• **Excerpt to read**:
========================================

CORRESP 1 filename1.htm

 

   

NELSON MULLINS RILEY & SCARBOROUGH LLP

ATTORNEYS AND COUNSELORS AT LAW

 

   

101 Constitution Avenue, NW | Suite 900

Washington, DC 20001

T 202.689.2800 F 202.689.2860

nelsonmullins.com

 

December 22, 2021

 

Via EDGAR

 

Division of Corporation Finance

U.S. Securities and Exchange Commission

100 F Street, N.E.

Washington, DC 20549

Attn:Bradley Ecker

Sherry Haywood

 

Re:indie Semiconductor, Inc.

Registration Statement on Form S-1

Filed November 22, 2021
File No. 333-261269

 

Dear Mr. Ecker and Ms. Haywood:

 

On behalf of indie Semiconductor, Inc. (the “Company”), we are hereby responding to the letter dated December 14, 2021 (the “Comment Letter”) from the staff (the “Staff”) of the Securities and Exchange Commission, regarding the Company’s Registration Statement on Form S-1 filed on November 22, 2021 (the “Registration Statement”). In response to the Comment Letter and to update certain information in the Registration Statement, the Company is publicly filing its Amendment No. 1 to the Registration Statement on Form S-1 (the “Amended Registration Statement”) with the Commission today.

 

For ease of reference, the text of the Staff’s comment is included in bold-face type below, followed by the Company’s response.

 

Form S-1 filed November 22, 2021

 

Cover Page

 

1.Please disclose prominently on the prospectus cover page that you are not a Chinese operating company but a Delaware holding company with operations conducted by your subsidiaries based in China and that this structure involves unique risks to investors. Provide a cross-reference to your detailed discussion of risks facing the company and the offering as a result of this structure.

 

Response:

 

In response to the Staff’s comments, we have added disclosures on the cover page of the Amended Registration Statement.

 

 

 

California | Colorado | District of Columbia | Florida | Georgia | Maryland | Massachusetts | New York

North Carolina | South Carolina | Tennessee | West Virginia

 

 

 

 

Division of Corporation Finance

December 22, 2021

Page 2

 

2.Provide prominent disclosure about the legal and operational risks associated with being based in or having the majority of the company’s operations in China. Your disclosure should make clear whether these risks could result in a material change in your operations and/or the value of your common stock or could significantly limit or completely hinder your ability to offer or continue to offer securities to investors and cause the value of such securities to significantly decline or be worthless. Your disclosure should address how recent statements and regulatory actions by China’s government, such as those related to the use of variable interest entities and data security or anti-monopoly concerns, has or may impact the company’s ability to conduct its business, accept foreign investments, or list on an U.S. or other foreign exchange. Your prospectus summary should address, but not necessarily be limited to, the risks highlighted on the prospectus cover page.

========================================

• **Dataset excerpt**:

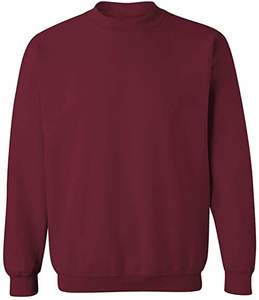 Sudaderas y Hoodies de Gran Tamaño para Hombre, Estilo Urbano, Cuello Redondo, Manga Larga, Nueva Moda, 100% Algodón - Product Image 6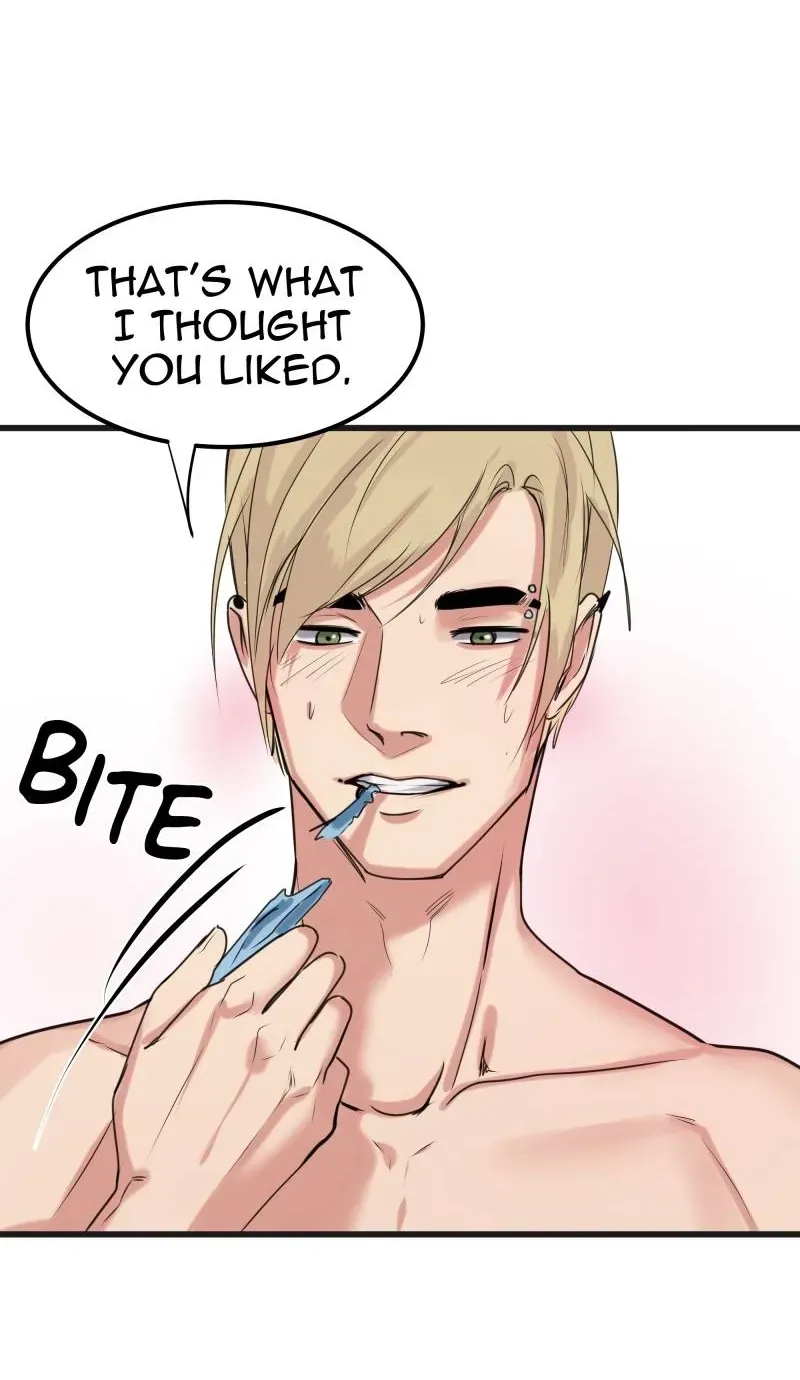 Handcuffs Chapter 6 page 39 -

========================================

• **Instructions**:
#1 According to the letter, what is the date of the Comment Letter from the Staff?
#2 Transcribe the letter word for word, from "1.Please disclose prominently" to "Amended Registration Statement.".
The material placed after the letter is separate from it.

• **Responses in order**:
#1 December 14, 2021

#2
1.Please disclose prominently on the prospectus cover page that you are not a Chinese operating company but a Delaware holding company with operations conducted by your subsidiaries based in China and that this structure involves unique risks to investors. Provide a cross-reference to your detailed discussion of risks facing the company and the offering as a result of this structure.

 

Response:

 

In response to the Staff’s comments, we have added disclosures on the cover page of the Amended Registration Statement.